++++ GIVEN TEXT ++++

I’ve been brought up with a bunch of Japanese radio receivers. Most of them were Sony products. ICF-5900, released in 1975, was one of my favorites and I still believe it’s one of Sony’s best designed receivers. While I don’t own one anymore, I still love the design.

I remember that the sound of ICF-5900 was heart-warming and it also worked very well on listening to the shortwave stations. The radio was big like a university textbook because there was very few integrated circuit (IC) chips there inside and most of the parts were hand-assembled discrete devices including the transistors. I really loved the radio and I carried it all around where I went during my early teenage.

ICF-SW7600GR by Connor Walsh from Flickr

Until early 2000s, Sony was doing pretty well on designing the all-round radio receivers. ICF-SW7600GR is (unfortunately) the last receiver released in 2001 as a part of paperback-book-sized shortwave radios since ICF-7600 in late 1970s. This receiver has a look of digital radio; the local oscillators are phase-locked-loop (PLL) driven and well stabilized, and computer controlled. This radio is not, however, truly digital; the signal detectors are not much different from ICF-5900, though it can decode the stereophonic FM modulation which ICF-5900 doesn’t. I listened to a lot of shortwave stations while I was in a hospital on May 2002 for recovering from the immune system damage caused by massive allergic skin destruction.

ICOM IC-7200 at home

One of the technical incompetence in the 2010s I’ve found is that Japanese consumer radios are getting more behind to where the bleeding-edge technology is. The fact that Sony no longer releases new radio receivers with the state-of-the-art technologies is only an example. Most of Japanese manufacturers have already outsourced the radio engineering design to outside Japan, and many of then are made in China. I think this decision is rational, regarding the cost of making new radios solely in Japan under a fierce price competition.

++++ INFORMATION SUPPLIED ++++

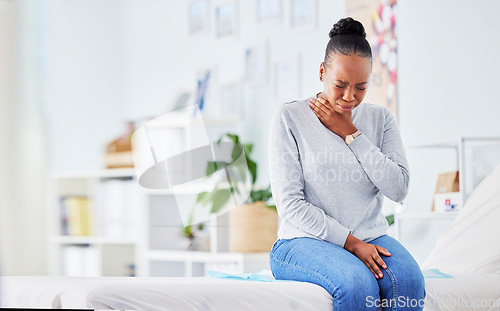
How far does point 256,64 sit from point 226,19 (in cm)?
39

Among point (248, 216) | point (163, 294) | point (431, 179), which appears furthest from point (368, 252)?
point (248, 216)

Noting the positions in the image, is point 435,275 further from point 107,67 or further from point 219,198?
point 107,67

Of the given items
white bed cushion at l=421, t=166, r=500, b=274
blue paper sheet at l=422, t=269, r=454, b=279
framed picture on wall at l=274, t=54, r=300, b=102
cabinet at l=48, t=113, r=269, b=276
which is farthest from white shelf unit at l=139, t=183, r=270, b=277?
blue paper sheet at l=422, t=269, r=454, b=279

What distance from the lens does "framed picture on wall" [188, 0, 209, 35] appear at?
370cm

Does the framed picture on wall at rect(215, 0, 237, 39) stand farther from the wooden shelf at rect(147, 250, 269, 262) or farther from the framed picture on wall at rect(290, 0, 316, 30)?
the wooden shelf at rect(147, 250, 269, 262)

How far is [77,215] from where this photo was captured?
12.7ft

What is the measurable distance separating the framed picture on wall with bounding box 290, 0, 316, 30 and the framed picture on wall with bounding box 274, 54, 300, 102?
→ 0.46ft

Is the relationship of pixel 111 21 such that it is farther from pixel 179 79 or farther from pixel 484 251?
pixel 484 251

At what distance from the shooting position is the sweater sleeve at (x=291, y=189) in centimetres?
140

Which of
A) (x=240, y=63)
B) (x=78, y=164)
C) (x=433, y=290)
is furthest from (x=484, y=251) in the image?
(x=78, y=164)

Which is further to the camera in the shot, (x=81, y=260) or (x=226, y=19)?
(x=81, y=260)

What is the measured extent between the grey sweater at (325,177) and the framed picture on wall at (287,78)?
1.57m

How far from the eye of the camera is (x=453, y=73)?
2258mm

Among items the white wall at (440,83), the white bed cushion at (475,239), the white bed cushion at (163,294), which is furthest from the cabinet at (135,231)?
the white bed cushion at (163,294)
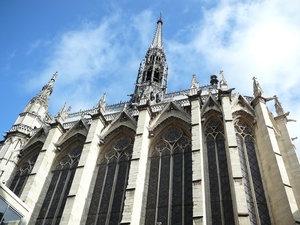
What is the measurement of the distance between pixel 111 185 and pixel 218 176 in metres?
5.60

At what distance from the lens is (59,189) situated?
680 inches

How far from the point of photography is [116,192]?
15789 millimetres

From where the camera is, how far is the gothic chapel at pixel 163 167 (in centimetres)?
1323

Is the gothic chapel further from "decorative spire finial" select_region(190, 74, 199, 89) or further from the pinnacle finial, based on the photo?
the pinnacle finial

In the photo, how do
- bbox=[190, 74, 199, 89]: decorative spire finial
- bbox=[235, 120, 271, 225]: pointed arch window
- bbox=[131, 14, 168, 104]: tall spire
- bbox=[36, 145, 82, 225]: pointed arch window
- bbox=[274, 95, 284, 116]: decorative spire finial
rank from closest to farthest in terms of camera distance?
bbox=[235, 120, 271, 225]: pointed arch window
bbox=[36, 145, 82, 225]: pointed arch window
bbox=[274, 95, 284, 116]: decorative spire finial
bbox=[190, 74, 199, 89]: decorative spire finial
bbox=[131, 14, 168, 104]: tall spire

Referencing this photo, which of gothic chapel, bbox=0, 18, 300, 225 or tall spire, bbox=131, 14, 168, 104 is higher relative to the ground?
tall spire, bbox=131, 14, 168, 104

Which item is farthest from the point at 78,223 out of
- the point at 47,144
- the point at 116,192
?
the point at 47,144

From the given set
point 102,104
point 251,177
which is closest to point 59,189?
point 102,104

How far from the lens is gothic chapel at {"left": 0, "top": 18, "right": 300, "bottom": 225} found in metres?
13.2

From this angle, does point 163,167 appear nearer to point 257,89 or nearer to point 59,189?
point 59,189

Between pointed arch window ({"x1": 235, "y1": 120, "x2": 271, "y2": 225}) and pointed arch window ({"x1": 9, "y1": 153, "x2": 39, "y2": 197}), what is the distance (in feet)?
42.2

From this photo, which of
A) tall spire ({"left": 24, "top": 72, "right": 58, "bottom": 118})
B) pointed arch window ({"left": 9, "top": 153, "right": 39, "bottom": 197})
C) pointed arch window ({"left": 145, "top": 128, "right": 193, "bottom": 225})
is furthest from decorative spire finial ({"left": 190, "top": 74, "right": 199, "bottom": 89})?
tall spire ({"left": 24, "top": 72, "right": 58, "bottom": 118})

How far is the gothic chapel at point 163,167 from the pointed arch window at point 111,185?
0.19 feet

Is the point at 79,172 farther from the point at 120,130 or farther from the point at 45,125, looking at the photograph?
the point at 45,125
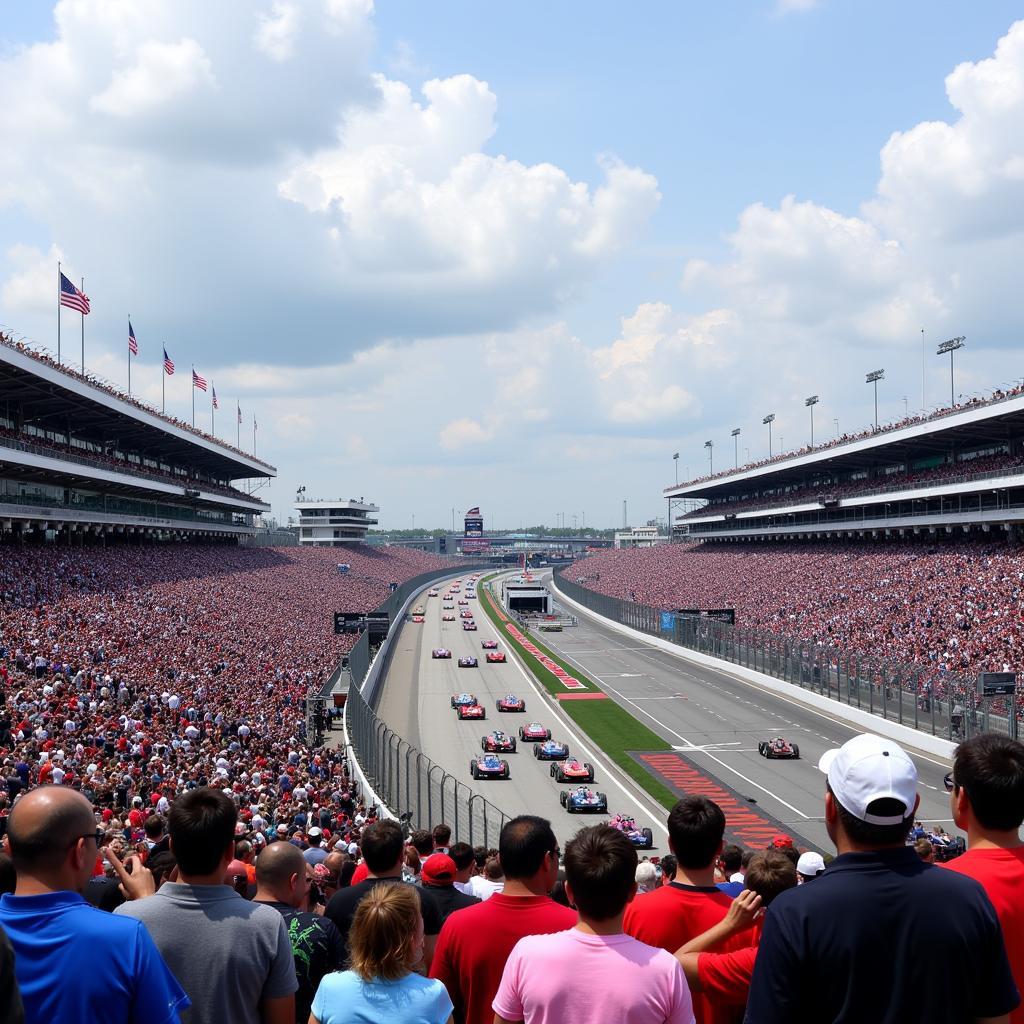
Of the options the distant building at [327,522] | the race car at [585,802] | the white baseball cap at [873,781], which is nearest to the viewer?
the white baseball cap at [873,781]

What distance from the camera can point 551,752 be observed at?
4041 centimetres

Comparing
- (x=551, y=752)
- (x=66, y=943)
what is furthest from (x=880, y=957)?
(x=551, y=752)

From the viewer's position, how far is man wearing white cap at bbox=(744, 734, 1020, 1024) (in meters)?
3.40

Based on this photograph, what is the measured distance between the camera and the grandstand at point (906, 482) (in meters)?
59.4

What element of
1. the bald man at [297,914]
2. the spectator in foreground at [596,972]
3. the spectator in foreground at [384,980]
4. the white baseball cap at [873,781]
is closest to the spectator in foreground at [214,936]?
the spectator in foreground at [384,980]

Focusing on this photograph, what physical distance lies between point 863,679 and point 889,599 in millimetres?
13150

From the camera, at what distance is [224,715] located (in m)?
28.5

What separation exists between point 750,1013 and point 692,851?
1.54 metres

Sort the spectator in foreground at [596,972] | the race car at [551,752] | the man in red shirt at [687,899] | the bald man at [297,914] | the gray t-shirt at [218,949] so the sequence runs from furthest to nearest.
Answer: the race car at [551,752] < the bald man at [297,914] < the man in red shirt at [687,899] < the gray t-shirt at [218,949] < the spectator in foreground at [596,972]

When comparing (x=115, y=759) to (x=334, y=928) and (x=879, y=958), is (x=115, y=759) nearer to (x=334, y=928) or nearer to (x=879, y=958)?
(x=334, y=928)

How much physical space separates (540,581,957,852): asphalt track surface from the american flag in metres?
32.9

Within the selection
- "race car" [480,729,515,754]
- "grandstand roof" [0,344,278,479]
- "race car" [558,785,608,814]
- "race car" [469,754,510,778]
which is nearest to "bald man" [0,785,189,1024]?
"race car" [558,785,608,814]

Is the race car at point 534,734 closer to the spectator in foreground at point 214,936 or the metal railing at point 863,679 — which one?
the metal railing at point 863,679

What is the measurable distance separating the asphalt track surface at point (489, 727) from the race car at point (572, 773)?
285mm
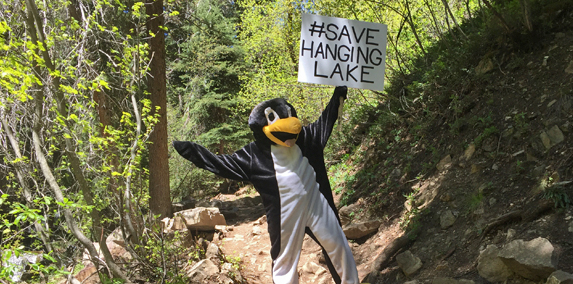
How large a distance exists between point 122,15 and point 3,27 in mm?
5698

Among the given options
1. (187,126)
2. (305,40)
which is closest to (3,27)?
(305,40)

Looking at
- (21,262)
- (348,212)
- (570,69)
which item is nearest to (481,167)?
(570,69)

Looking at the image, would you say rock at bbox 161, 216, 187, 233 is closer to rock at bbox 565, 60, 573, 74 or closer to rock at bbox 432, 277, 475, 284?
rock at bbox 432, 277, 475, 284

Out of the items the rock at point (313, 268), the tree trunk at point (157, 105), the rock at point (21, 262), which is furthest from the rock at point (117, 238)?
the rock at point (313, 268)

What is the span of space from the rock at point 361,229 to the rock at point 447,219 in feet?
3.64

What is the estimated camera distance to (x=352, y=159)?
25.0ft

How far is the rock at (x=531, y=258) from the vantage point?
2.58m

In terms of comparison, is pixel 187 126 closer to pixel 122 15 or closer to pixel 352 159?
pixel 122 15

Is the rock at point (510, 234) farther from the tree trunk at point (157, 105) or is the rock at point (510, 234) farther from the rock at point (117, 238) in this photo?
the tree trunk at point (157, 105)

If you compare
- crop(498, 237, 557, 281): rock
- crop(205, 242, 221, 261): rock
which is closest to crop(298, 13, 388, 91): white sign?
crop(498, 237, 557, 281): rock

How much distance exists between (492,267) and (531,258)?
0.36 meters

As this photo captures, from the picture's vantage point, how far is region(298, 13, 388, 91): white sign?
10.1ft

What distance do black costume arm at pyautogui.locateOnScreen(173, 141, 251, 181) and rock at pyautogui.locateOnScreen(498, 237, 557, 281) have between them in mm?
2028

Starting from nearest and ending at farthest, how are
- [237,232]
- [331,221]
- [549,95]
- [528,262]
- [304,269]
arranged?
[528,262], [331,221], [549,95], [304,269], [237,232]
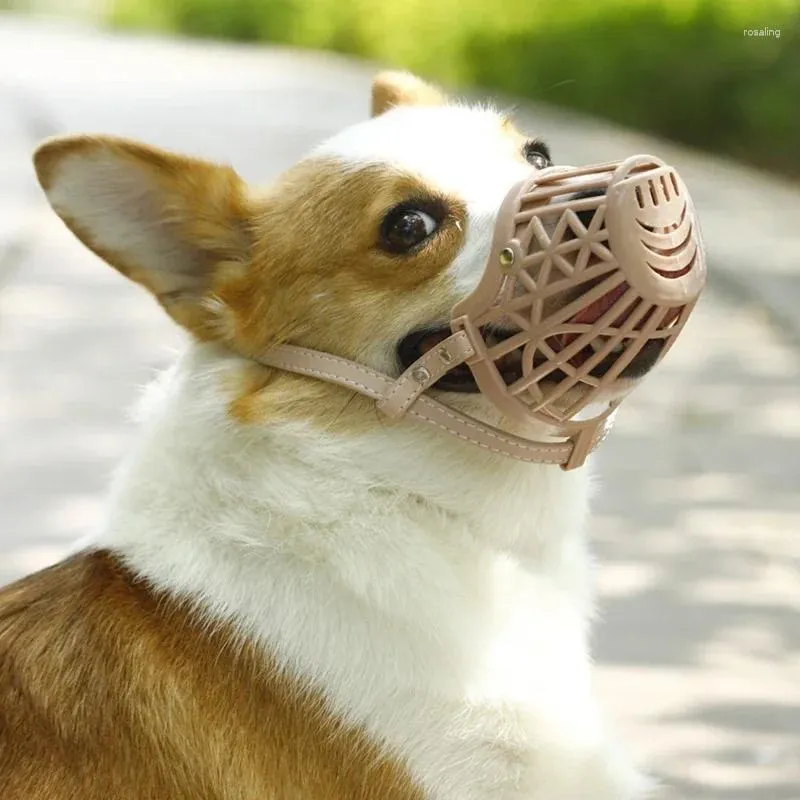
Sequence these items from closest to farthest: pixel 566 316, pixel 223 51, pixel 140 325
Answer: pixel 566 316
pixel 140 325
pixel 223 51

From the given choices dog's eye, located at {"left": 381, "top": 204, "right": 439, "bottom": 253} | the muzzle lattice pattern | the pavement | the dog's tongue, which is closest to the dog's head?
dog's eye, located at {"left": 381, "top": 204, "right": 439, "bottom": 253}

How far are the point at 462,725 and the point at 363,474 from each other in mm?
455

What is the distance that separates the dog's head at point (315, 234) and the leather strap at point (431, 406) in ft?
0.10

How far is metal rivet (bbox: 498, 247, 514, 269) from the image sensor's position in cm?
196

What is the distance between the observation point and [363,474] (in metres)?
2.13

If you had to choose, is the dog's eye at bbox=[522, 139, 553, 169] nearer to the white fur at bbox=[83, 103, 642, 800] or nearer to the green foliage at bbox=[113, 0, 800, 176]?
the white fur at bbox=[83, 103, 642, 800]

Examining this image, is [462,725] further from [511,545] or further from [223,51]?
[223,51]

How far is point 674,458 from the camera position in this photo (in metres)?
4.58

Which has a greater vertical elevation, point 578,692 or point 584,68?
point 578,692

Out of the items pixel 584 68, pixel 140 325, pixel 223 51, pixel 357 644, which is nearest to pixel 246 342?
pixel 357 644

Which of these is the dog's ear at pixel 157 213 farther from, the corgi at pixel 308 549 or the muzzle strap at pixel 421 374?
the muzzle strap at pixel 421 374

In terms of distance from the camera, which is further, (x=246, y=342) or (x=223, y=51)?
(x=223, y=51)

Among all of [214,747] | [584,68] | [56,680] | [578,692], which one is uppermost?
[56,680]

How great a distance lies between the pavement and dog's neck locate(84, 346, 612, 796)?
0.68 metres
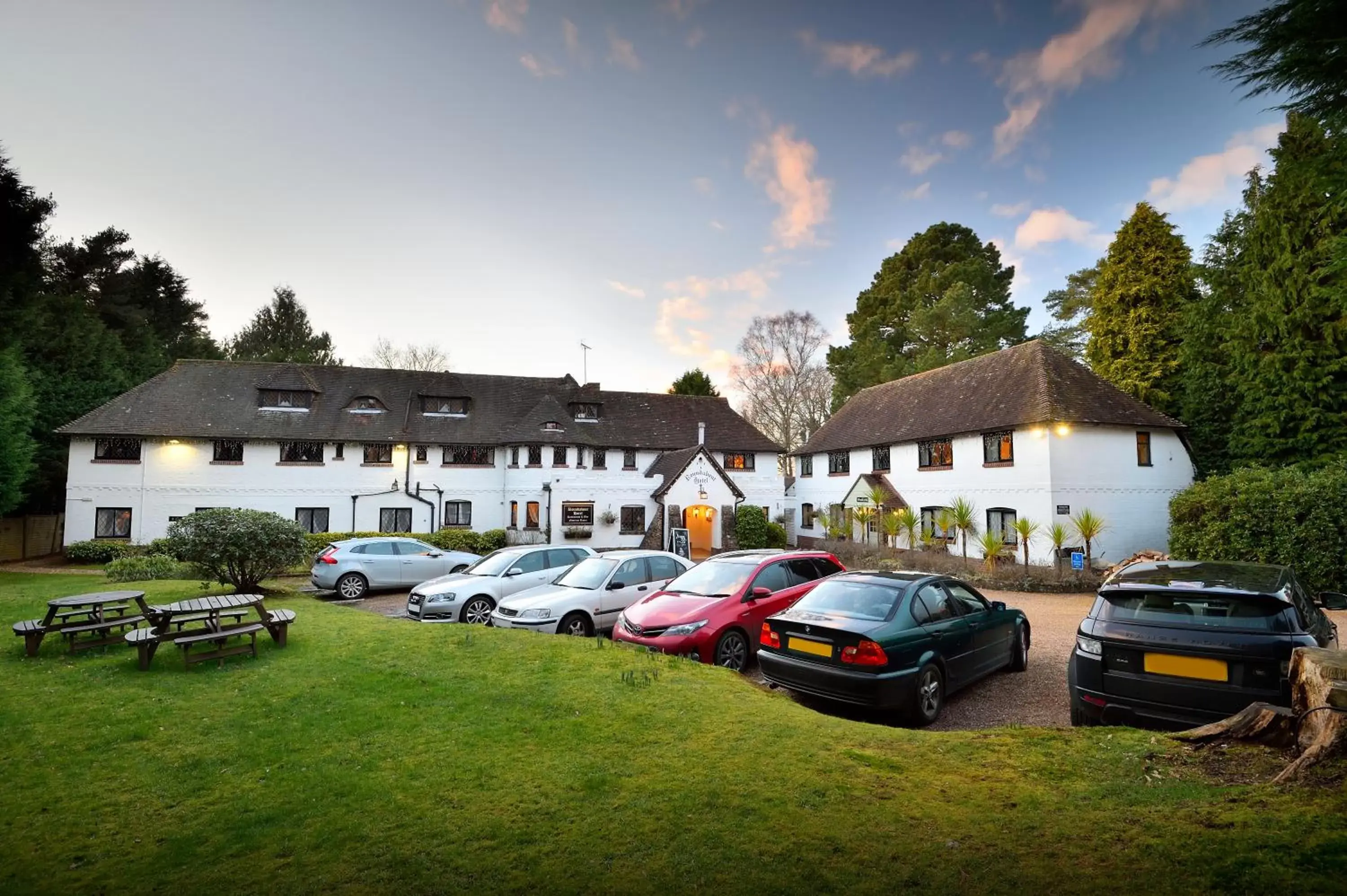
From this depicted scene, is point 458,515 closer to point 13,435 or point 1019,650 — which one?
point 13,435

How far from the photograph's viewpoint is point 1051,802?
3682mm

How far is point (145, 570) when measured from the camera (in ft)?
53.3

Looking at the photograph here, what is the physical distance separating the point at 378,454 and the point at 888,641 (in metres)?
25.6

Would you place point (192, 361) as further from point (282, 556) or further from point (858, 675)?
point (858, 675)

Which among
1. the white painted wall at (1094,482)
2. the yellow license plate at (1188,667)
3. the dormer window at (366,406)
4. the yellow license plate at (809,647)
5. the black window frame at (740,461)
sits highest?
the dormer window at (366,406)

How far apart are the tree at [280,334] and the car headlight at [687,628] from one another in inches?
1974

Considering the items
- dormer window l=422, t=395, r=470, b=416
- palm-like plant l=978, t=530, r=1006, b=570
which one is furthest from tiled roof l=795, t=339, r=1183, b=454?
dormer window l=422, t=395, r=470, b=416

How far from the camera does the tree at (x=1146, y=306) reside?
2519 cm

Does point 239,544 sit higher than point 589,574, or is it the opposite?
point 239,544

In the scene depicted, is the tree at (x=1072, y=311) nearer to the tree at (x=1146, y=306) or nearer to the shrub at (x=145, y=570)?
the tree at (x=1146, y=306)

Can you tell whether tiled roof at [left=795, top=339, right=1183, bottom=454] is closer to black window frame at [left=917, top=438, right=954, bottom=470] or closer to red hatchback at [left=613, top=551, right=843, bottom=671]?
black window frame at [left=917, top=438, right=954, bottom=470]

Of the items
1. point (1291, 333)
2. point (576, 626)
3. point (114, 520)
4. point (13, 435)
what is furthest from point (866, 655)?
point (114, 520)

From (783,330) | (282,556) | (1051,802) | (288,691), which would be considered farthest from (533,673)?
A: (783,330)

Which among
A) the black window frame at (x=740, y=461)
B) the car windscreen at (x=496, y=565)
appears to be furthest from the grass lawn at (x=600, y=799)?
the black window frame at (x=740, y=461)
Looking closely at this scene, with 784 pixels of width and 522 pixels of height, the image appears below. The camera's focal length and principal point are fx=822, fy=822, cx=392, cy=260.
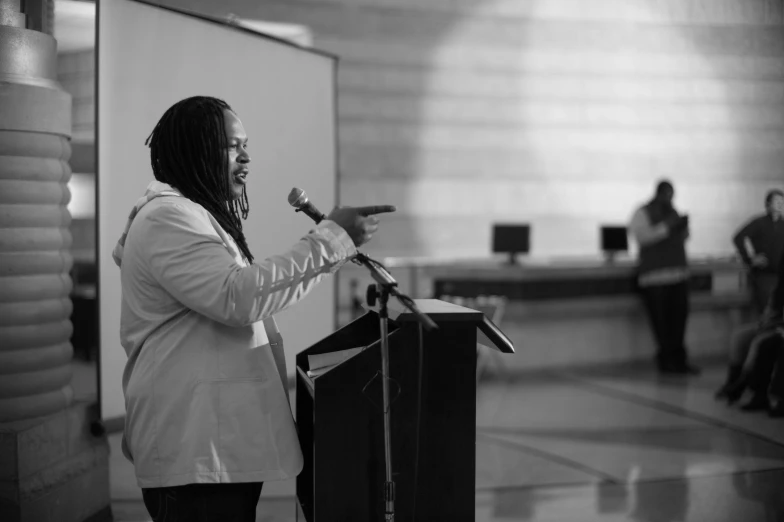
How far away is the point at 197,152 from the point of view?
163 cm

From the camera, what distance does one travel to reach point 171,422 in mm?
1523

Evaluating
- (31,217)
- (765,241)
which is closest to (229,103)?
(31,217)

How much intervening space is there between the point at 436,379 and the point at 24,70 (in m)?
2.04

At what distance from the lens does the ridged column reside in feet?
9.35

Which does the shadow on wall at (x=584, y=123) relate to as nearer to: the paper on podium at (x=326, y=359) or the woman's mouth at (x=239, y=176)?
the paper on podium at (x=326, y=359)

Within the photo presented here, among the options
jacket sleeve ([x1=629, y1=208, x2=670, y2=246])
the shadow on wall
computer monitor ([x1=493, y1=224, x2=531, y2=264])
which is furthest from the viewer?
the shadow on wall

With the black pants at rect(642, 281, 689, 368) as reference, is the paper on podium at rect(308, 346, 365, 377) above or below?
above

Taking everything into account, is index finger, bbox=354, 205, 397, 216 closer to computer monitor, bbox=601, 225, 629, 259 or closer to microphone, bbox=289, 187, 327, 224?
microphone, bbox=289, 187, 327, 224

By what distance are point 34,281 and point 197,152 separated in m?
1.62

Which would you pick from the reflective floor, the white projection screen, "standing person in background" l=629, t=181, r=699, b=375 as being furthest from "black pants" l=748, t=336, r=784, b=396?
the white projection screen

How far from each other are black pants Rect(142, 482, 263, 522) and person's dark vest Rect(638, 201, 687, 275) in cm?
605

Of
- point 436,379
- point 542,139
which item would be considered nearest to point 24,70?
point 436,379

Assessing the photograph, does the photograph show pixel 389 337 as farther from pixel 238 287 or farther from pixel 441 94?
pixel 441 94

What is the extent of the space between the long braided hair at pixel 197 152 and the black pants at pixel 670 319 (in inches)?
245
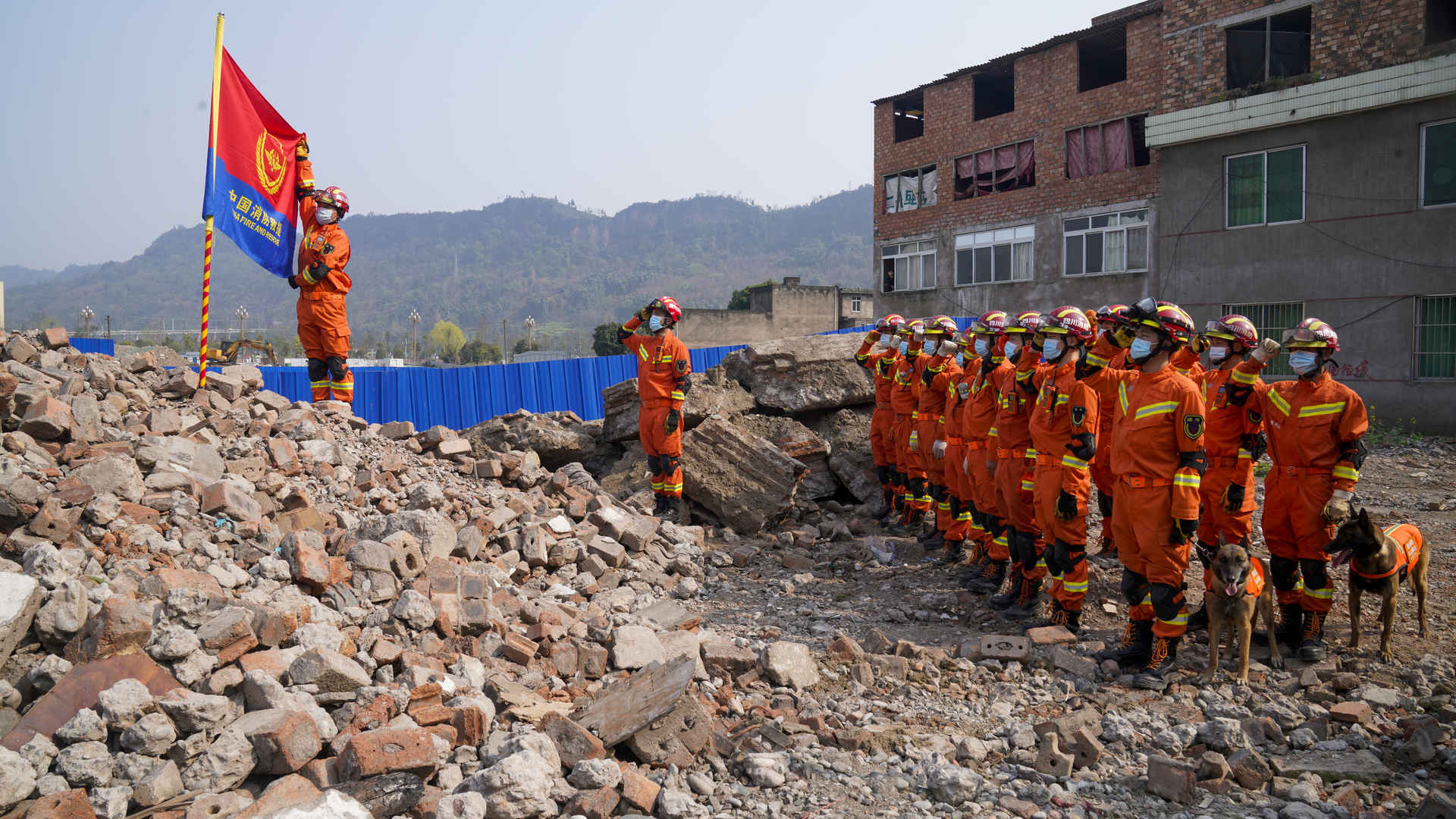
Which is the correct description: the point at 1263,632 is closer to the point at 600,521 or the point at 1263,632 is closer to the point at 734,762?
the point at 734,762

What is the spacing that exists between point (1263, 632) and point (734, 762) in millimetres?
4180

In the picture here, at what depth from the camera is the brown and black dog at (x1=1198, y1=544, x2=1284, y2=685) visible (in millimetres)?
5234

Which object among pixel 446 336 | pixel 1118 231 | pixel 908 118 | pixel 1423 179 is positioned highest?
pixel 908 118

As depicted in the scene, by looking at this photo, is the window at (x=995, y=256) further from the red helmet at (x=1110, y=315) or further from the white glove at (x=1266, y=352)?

++++

• EXERCISE GOAL: In the passage on Sony radio receivers, rewrite the section from "I’ve been brought" to "love the design.", swapping "Sony products" for "Sony models".

• RESPONSE TO THIS EXERCISE:
I’ve been brought up with a bunch of Japanese radio receivers. Most of them were Sony models. ICF-5900, released in 1975, was one of my favorites and I still believe it’s one of Sony’s best designed receivers. While I don’t own one anymore, I still love the design.